En la puntuación de los jueces con toda seguridad Santiago iba perdiendo, pero el descalabro no se veía tan aplastante como para dejarme satisfecho. Comencé a rogar con todas mis fuerzas por que el bailarín o pianista Briñoles tuviera un momento de iluminación y diera el golpe decisivo para liquidar aquella farsa por nocaut. Mis oraciones fueron escuchadas, sí, porque hubo un golpe sorpresivo y tremendo cuando faltaban unos quince segundos para finalizar la pelea, pero el golpe no lo dio quien debía darlo sino Santiago: Briñoles recibió aquella derecha en forma de recto en el centro del rostro y cayó de espaldas en la lona, pero se levantó en el acto con una expresión asombrada, como si de pronto le hubieran contado que él era boxeador y estaba peleando contra un saco de cebollas puesto allí para ayudarlo a escalar posiciones, y se suponía que debía ganarle muy fácilmente.
La explosión de gritos en el rancho se multiplicó por diez millones y aumentó un poco más cuando, unos segundos más tarde, sonó la campana final y cada peleador se fue a su esquina. La puntuación de las tarjetas, anunciada momentos después, fue de 38-37 a favor de Santiago por parte de dos jueces, y un tercero votó empate 38-38. El triunfo le correspondió al hermano, nada se podía hacer, y allí estaba Micaela llorando otra vez de la emoción, como si acabara de presenciar la resurrección del Crucificado.

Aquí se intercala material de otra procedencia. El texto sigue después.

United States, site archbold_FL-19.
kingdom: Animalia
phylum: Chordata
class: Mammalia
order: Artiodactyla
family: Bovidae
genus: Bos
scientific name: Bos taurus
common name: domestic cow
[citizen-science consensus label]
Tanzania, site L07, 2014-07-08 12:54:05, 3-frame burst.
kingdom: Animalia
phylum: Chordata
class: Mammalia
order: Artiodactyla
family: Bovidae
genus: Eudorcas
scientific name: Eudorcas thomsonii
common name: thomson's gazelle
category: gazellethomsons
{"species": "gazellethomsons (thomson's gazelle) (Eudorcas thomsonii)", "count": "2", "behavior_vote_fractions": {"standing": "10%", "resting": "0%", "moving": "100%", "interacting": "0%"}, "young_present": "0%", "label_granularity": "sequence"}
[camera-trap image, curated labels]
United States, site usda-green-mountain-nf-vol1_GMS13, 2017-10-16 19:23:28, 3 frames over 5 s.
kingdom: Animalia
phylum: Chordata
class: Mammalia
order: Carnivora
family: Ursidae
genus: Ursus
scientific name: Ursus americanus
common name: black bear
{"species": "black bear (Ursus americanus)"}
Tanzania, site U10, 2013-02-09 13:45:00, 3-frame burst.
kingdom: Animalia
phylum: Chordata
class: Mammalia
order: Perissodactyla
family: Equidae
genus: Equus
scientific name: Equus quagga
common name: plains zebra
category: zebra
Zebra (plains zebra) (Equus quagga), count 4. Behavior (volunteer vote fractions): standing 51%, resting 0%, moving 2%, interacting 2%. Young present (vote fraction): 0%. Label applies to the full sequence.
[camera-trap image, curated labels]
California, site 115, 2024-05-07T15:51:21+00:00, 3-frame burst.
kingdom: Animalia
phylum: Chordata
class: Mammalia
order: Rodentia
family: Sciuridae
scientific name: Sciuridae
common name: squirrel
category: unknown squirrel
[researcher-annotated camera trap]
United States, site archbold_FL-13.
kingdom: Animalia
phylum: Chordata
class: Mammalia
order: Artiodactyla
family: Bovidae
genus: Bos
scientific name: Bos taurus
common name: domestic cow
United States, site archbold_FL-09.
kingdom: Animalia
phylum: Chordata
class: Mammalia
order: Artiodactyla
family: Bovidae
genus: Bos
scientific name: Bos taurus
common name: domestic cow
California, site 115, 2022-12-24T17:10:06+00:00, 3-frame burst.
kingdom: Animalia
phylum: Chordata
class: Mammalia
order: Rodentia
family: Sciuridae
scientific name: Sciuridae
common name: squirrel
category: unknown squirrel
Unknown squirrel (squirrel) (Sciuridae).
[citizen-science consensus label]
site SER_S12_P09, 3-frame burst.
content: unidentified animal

Por enésima ocasión no tuve hígado para estropearle la fiesta, me reservé los comentarios y dejé la celebración prendida para ir a acostarme. Me dormí tan profundamente que ni me enteré del regreso de Santiago ni del curso de la fiesta.
Al día siguiente el flamante boxeador profesional me despertó para dos cuestiones. La primera, regalarme una entrada para verlo pelear en persona tres semanas después. En medio de la euforia de su triunfo se había acordado de su hermano el parásito, así que yo podría, después de tantos años, ver un programa de boxeo desde las tribunas, pues para protagonizarla en el ring estaba incapacitado. Acepté el obsequio pero, por supuesto, no iba a ir a verlo. La segunda razón era que deseaba pedirme mi opinión respecto a su pelea de anoche, y se la di. No se puede ser mezquino con los hermanitos menores.
–Cómo la viste.
–Qué cosa.
–La pelea.
–Aburrida. Muy mala. La gran cagada, hermano.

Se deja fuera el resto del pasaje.